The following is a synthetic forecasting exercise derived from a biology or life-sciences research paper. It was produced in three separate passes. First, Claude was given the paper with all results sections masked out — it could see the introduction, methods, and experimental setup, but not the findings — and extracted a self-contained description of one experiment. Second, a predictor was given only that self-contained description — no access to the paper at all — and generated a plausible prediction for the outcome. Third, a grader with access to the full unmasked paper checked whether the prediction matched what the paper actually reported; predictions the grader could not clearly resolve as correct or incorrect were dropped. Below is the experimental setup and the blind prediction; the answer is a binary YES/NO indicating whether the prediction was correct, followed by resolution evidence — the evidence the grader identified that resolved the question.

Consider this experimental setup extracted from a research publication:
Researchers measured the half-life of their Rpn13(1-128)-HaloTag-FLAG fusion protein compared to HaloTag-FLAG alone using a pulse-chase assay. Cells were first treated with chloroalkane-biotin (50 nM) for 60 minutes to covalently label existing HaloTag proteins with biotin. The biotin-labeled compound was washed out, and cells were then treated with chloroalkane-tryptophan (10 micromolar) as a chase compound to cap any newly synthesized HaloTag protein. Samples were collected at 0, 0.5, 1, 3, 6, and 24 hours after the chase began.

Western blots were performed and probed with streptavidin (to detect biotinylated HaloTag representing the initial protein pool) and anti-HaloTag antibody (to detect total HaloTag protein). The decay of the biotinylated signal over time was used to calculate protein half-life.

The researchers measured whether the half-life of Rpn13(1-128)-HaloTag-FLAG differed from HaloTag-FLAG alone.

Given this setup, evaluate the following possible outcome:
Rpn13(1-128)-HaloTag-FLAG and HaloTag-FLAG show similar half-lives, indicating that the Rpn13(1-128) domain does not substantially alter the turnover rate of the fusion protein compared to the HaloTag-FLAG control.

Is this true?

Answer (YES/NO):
+ + + + + + +
WHAT TO DO: In your answer, reproduce every entry exactly as it was written.

WRITTEN RESPONSE:
The following is a synthetic forecasting exercise derived from a biology or life-sciences research paper. It was produced in three separate passes. First, Claude was given the paper with all results sections masked out — it could see the introduction, methods, and experimental setup, but not the findings — and extracted a self-contained description of one experiment. Second, a predictor was given only that self-contained description — no access to the paper at all — and generated a plausible prediction for the outcome. Third, a grader with access to the full unmasked paper checked whether the prediction matched what the paper actually reported; predictions the grader could not clearly resolve as correct or incorrect were dropped. Below is the experimental setup and the blind prediction; the answer is a binary YES/NO indicating whether the prediction was correct, followed by resolution evidence — the evidence the grader identified that resolved the question.

Consider this experimental setup extracted from a research publication:
Researchers measured the half-life of their Rpn13(1-128)-HaloTag-FLAG fusion protein compared to HaloTag-FLAG alone using a pulse-chase assay. Cells were first treated with chloroalkane-biotin (50 nM) for 60 minutes to covalently label existing HaloTag proteins with biotin. The biotin-labeled compound was washed out, and cells were then treated with chloroalkane-tryptophan (10 micromolar) as a chase compound to cap any newly synthesized HaloTag protein. Samples were collected at 0, 0.5, 1, 3, 6, and 24 hours after the chase began.

Western blots were performed and probed with streptavidin (to detect biotinylated HaloTag representing the initial protein pool) and anti-HaloTag antibody (to detect total HaloTag protein). The decay of the biotinylated signal over time was used to calculate protein half-life.

The researchers measured whether the half-life of Rpn13(1-128)-HaloTag-FLAG differed from HaloTag-FLAG alone.

Given this setup, evaluate the following possible outcome:
Rpn13(1-128)-HaloTag-FLAG and HaloTag-FLAG show similar half-lives, indicating that the Rpn13(1-128) domain does not substantially alter the turnover rate of the fusion protein compared to the HaloTag-FLAG control.

Is this true?

Answer (YES/NO):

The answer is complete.